Interaction between intestinal mycobiota and microbiota shapes lung inflammation
Youxia Wang,
Fang He,
Bingnan Liu,
Xiaoyan Wu,
Ziyi Han,
Xuefei Wang,
Yuexia Liao,
Jielin Duan,
Wenkai Ren
Affiliations
Youxia Wang
State Key Laboratory of Swine and Poultry Breeding Industry, College of Animal Science South China Agricultural University Guangzhou China
Fang He
College of Veterinary Medicine Southwest University Chongqing China
Bingnan Liu
State Key Laboratory of Swine and Poultry Breeding Industry, College of Animal Science South China Agricultural University Guangzhou China
Xiaoyan Wu
State Key Laboratory of Swine and Poultry Breeding Industry, College of Animal Science South China Agricultural University Guangzhou China
Ziyi Han
State Key Laboratory of Swine and Poultry Breeding Industry, College of Animal Science South China Agricultural University Guangzhou China
Xuefei Wang
School of Basic Medical Sciences Capital Medical University Beijing China
Yuexia Liao
School of Nursing & School of Public Health Yangzhou University Yangzhou China
Jielin Duan
Department of Allergy and Clinical Immunology, State Key Laboratory of Respiratory Disease, National Clinical Research Center for Respiratory Disease, Guangzhou Institute of Respiratory Health The First Affiliated Hospital of Guangzhou Medical University Guangzhou China
Wenkai Ren
State Key Laboratory of Swine and Poultry Breeding Industry, College of Animal Science South China Agricultural University Guangzhou China
Abstract Gut microbiota is an intricate microbial community containing bacteria, fungi, viruses, archaea, and protozoa, and each of them contributes to diverse aspects of host health.
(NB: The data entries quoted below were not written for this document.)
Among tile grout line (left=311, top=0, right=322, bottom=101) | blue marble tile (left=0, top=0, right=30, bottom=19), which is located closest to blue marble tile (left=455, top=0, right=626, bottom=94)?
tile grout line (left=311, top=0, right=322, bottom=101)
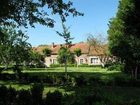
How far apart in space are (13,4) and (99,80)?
15.0 metres

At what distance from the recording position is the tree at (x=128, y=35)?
3578 centimetres

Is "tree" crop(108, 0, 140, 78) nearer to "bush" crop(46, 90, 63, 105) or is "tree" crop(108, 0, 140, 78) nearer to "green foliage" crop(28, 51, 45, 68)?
"green foliage" crop(28, 51, 45, 68)

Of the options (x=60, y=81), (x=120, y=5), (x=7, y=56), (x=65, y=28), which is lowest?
(x=60, y=81)

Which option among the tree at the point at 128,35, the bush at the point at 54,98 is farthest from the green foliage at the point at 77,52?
the bush at the point at 54,98

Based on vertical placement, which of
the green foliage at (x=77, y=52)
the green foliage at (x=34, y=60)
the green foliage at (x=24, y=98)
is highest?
the green foliage at (x=77, y=52)

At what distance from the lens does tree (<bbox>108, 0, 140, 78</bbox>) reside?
35781 mm

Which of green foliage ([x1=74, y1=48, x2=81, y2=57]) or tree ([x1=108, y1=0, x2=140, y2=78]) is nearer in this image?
tree ([x1=108, y1=0, x2=140, y2=78])

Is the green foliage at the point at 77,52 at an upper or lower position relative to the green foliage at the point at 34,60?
upper

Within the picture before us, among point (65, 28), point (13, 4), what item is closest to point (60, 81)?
point (65, 28)

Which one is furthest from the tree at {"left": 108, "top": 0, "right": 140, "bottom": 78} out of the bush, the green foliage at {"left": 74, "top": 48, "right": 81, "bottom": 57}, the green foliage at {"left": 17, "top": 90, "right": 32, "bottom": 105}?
the green foliage at {"left": 74, "top": 48, "right": 81, "bottom": 57}

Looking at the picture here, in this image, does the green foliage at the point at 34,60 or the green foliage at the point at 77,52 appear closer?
the green foliage at the point at 34,60

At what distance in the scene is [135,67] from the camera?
131ft

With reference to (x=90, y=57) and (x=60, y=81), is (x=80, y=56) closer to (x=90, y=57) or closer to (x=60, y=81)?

Nevertheless, the influence of interaction among gut microbiota on host health remains uncovered. Here, we showed that the interaction between intestinal fungi and bacteria shaped lung inflammation during infection. Specifically, antifungal drug‐induced dysbiosis of gut mycobiota enhanced lung inflammation during infection. Dysbiosis of gut mycobiota led to gut Escherichia coli (E. coli) overgrowth and translocation to the lung during infection, which induced lung accumulation of the CD45+F4/80+Ly6G−Ly6C−CD11b+CD11c+ macrophages. Clearance of macrophages or deletion of TLR4 (Toll‐like receptor 4, recognition of LPS) rather than Dectin‐1 (recognition of beta‐1,3/1,6 glucans on fungi) blocked the antifungal drug‐induced aggravation of lung inflammation during infection. These findings suggest that the interaction between intestinal mycobiota and commensal bacteria affects host health through the gut–lung axis, offering a potential therapeutic target for ameliorating lung inflammation during infection.